TASK ITEM: Transcribe each entry in full, and leave the images out.

SOURCE DATA:
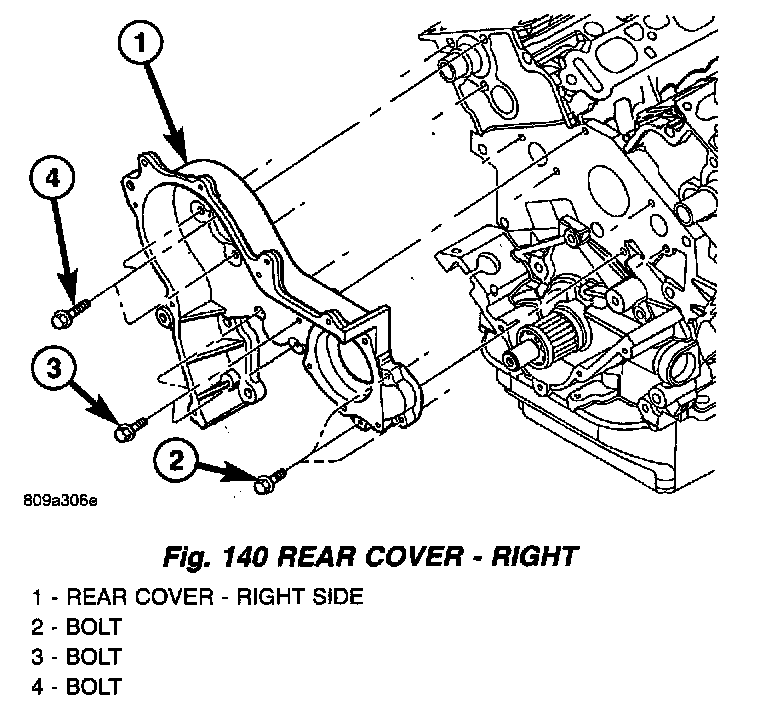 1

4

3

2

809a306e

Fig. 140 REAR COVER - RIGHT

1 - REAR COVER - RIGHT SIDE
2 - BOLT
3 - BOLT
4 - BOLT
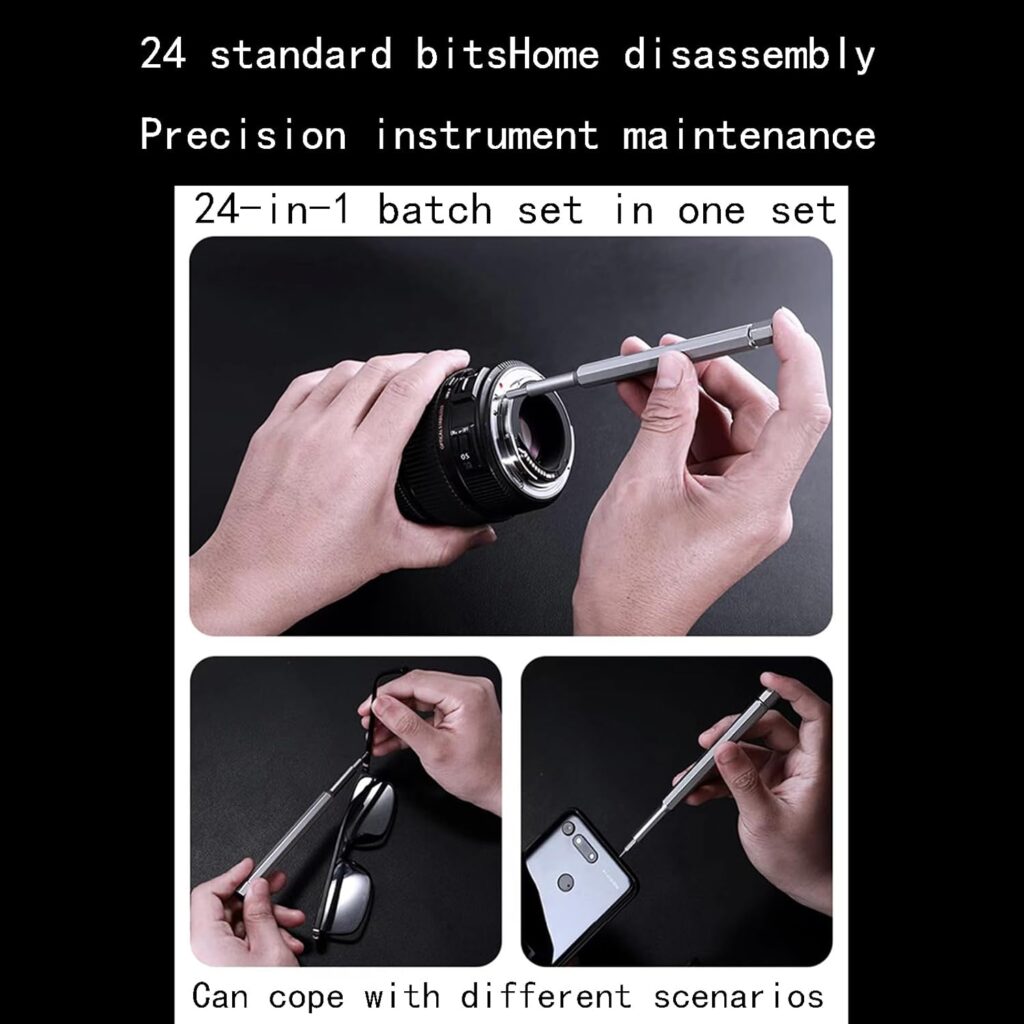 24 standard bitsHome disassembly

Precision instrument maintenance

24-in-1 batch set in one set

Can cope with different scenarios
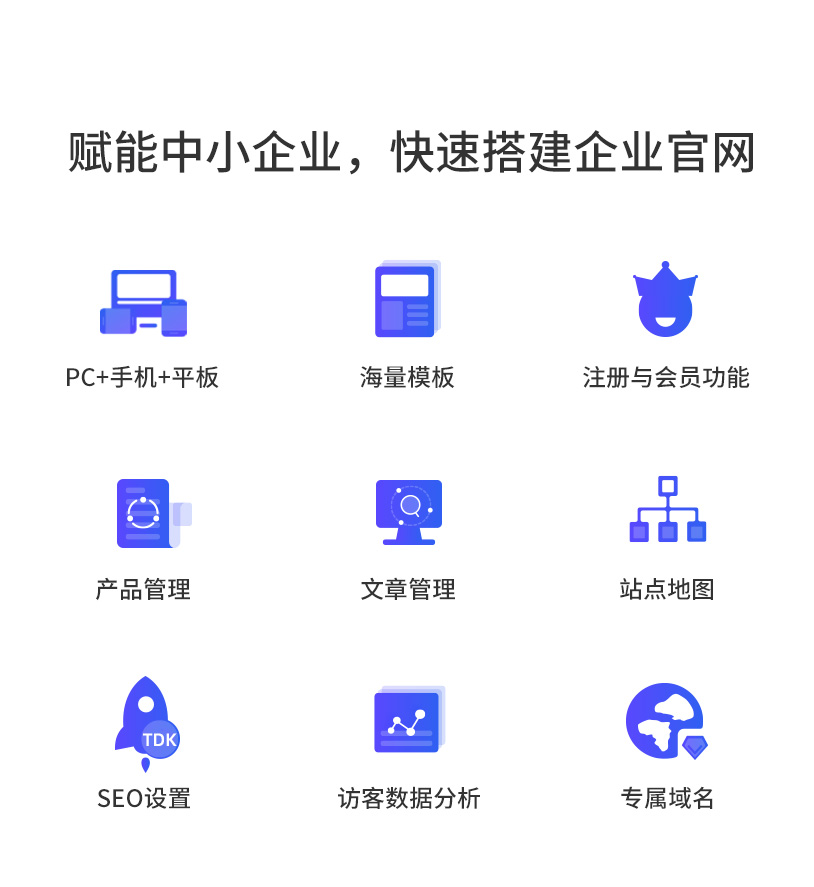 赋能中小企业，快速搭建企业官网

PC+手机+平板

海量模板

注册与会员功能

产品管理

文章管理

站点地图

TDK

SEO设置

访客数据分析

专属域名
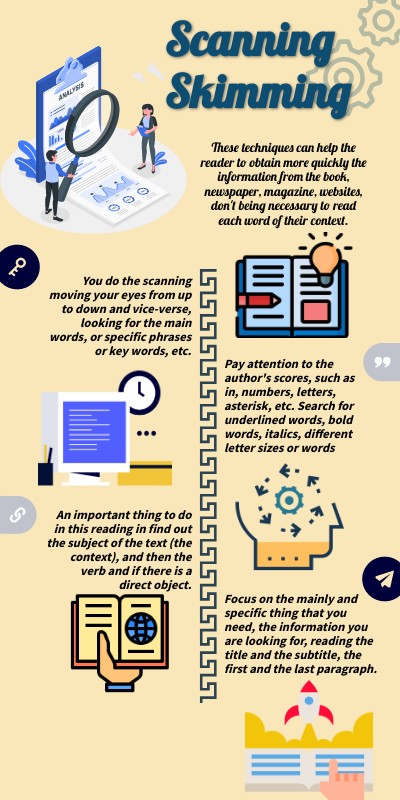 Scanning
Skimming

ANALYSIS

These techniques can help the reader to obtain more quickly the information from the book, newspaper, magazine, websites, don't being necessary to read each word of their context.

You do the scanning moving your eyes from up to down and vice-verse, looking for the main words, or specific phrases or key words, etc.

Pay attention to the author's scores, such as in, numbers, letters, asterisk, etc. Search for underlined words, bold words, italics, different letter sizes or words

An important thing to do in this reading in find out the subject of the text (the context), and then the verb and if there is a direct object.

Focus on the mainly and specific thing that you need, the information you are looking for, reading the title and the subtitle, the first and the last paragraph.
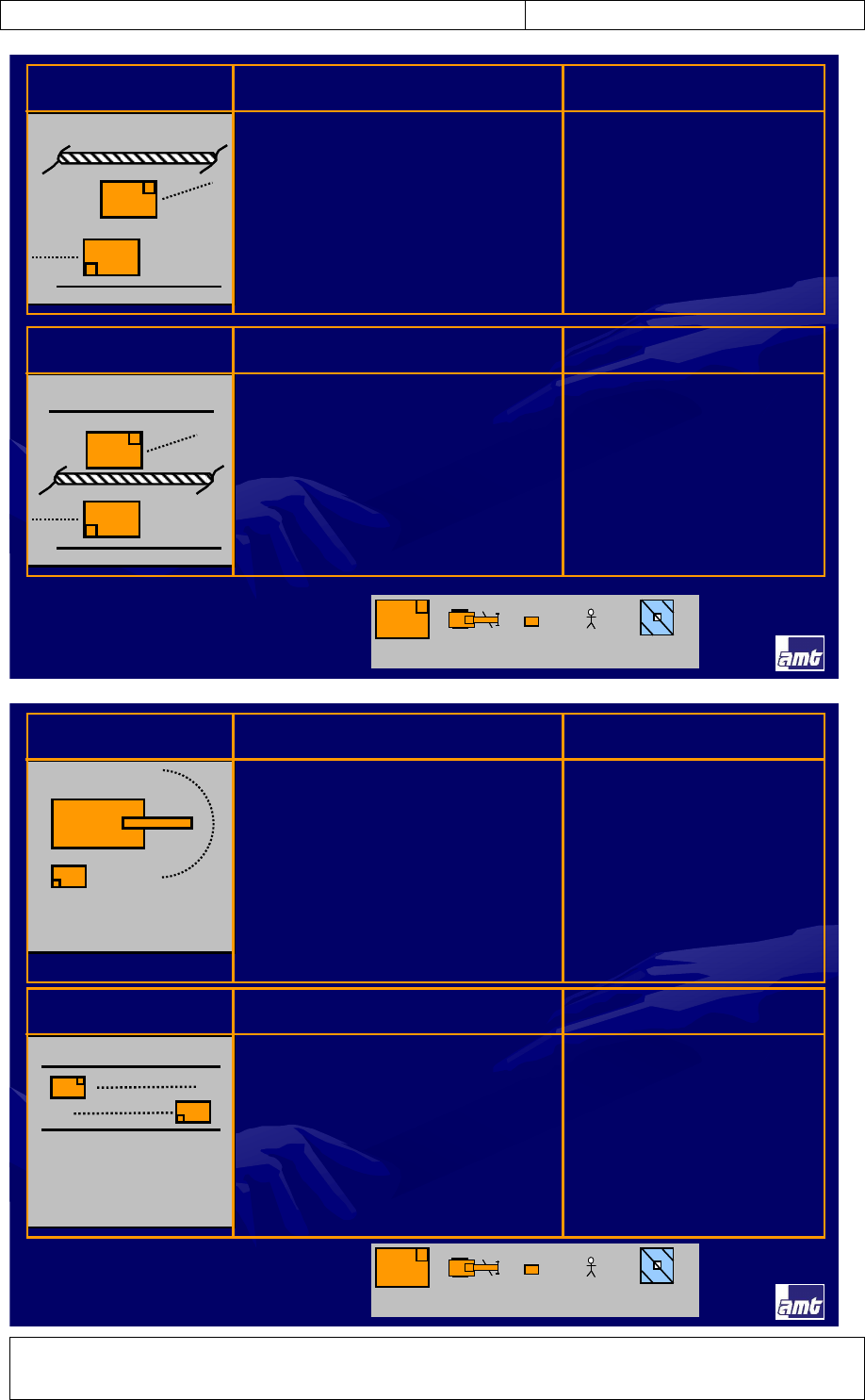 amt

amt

SOLUTION:
 1

4

3

2

809a306e

Fig. 140 REAR COVER - RIGHT

1 - REAR COVER - RIGHT SIDE
2 - BOLT
3 - BOLT
4 - BOLT
 24 standard bitsHome disassembly

Precision instrument maintenance

24-in-1 batch set in one set

Can cope with different scenarios
 赋能中小企业，快速搭建企业官网

PC+手机+平板

海量模板

注册与会员功能

产品管理

文章管理

站点地图

TDK

SEO设置

访客数据分析

专属域名
 Scanning
Skimming

ANALYSIS

These techniques can help the reader to obtain more quickly the information from the book, newspaper, magazine, websites, don't being necessary to read each word of their context.

You do the scanning moving your eyes from up to down and vice-verse, looking for the main words, or specific phrases or key words, etc.

Pay attention to the author's scores, such as in, numbers, letters, asterisk, etc. Search for underlined words, bold words, italics, different letter sizes or words

An important thing to do in this reading in find out the subject of the text (the context), and then the verb and if there is a direct object.

Focus on the mainly and specific thing that you need, the information you are looking for, reading the title and the subtitle, the first and the last paragraph.
 amt

amt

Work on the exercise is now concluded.